◆ **GIVEN PASSAGE**
* * *

Bloomberg upsets critics by spending wealth to seek presidency

Gregg Krupa
The Detroit News

Detroit — Businessman Mike Bloomberg is spending hundreds of millions of dollars arguing he's the most competent Democratic opponent for President Donald Trump as his foes contend he is trying to buy the nomination.  

Bloomberg has saturated the airwaves with more than $500 million in television advertisements proclaiming “Mike Will Get It Done” — with plans to expand health insurance coverage or reduce violence through gun control.

He spent more than $12 million on such commercials in the Great Lakes State through Feb. 25, which was more than all the Democratic and Republican presidential candidates spent on ads in Michigan in 2016 combined, according to the Michigan Campaign Finance Network.

He is adopting an unconventional strategy of skipping the first four Democratic contests and focusing his efforts on Tuesday's slew of 14 primaries. It will be followed by six caucus and primary contests including Michigan's on March 10.

Democratic Presidential candidate Mike Bloomberg speaks to supporters at the opening of his Eastern Market campaign office in Detroit in December.

Supporters of the 78-year-old former mayor of New York City say his results-oriented track record is best suited to take on the 73-year-old Trump, a New York real estate developer.

“Looking at his record as mayor of New York and a philanthropist, he is a data-driven guy, a problem-solver,” said Jill Alper, a senior adviser to Bloomberg in Michigan and a longtime Democratic campaign consultant. 

But Sens. Bernie Sanders of Vermont and Elizabeth Warren of Massachusetts, among others, argue the voting public is sick of billionaires "buying elections."

* * *

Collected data

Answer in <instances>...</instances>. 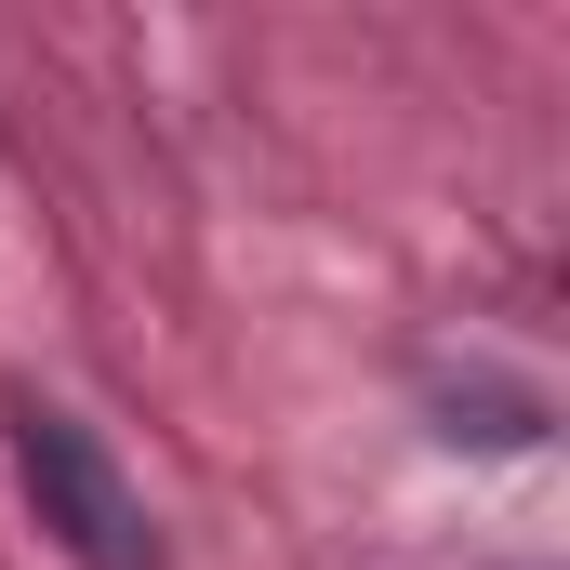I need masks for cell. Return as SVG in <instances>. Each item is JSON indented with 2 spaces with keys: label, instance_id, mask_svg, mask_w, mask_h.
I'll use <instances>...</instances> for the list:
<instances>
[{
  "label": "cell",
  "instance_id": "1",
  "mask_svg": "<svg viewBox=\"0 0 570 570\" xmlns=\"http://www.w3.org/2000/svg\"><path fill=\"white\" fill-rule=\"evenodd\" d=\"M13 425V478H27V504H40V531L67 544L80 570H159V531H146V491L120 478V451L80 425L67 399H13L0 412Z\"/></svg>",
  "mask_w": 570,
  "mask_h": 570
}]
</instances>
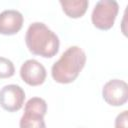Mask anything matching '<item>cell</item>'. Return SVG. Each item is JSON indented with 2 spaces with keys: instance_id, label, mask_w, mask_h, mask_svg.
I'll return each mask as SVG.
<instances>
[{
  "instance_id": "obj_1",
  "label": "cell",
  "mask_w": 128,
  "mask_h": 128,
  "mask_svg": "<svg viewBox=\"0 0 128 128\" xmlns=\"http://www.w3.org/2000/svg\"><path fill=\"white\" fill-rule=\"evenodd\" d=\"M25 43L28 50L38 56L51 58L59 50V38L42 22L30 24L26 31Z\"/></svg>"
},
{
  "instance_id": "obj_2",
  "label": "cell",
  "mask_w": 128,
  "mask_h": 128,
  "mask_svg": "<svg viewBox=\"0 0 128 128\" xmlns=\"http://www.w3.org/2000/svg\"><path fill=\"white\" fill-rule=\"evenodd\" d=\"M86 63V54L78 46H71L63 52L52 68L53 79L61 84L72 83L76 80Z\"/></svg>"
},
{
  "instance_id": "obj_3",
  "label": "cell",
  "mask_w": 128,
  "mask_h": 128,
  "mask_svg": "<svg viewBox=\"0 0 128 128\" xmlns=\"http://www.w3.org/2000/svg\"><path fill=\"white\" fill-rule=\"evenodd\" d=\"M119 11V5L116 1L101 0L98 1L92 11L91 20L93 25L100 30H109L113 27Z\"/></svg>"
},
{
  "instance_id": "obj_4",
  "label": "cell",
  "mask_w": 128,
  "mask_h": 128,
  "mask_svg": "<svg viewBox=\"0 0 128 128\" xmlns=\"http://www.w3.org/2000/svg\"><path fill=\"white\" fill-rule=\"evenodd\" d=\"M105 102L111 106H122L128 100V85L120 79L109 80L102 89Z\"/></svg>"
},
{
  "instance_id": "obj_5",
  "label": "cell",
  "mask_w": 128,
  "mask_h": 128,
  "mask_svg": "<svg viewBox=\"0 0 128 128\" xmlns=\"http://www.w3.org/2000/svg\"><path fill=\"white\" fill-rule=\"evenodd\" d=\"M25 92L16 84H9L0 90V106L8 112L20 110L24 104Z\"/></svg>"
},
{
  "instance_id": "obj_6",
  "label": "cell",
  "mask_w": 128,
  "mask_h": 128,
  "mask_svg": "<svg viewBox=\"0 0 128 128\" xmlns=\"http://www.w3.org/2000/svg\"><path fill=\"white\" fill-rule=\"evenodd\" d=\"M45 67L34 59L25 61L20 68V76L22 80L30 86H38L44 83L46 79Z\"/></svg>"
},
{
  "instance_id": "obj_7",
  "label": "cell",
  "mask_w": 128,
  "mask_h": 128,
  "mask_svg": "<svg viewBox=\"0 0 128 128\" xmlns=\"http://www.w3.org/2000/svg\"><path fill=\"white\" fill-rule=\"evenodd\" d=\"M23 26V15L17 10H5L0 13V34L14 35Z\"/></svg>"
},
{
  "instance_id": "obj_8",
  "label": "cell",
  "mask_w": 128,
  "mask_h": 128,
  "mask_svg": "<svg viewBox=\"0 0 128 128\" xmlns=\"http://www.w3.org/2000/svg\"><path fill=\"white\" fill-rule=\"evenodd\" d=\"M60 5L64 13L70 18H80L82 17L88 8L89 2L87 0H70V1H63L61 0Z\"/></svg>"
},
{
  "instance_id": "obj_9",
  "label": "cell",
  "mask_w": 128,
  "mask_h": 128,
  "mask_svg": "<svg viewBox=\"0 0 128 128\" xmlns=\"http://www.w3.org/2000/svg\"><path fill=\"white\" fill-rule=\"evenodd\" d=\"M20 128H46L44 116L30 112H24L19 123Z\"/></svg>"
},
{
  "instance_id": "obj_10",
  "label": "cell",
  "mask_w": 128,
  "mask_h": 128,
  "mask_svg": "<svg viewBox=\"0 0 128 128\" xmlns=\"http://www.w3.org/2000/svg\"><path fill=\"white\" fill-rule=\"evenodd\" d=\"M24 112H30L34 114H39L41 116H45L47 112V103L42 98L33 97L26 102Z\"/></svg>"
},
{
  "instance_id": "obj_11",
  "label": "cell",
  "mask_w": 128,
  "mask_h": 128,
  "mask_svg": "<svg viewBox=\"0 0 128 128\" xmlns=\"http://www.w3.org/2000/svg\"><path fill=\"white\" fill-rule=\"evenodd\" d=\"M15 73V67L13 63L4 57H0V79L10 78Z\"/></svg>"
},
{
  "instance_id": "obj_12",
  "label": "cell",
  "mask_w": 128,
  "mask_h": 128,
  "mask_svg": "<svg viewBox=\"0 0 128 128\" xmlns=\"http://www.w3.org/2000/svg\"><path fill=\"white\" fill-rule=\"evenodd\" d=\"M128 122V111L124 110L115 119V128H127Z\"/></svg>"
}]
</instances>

* * *

Decide whether each statement agrees with the article about Bloomberg's presidential spending above, answering yes or no and quoting the deciding words: (a) Bloomberg spent more than $12 million on commercials in Michigan through Feb. 25; (b) Bloomberg competed in the first four Democratic contests; (c) Michigan's contest is held on March 10.

◆ **PROBLEM SOLUTION**
(a) Yes: "He spent more than $12 million on such commercials in the Great Lakes State through Feb. 25"
(b) No: "skipping the first four Democratic contests"
(c) Yes: "including Michigan's on March 10"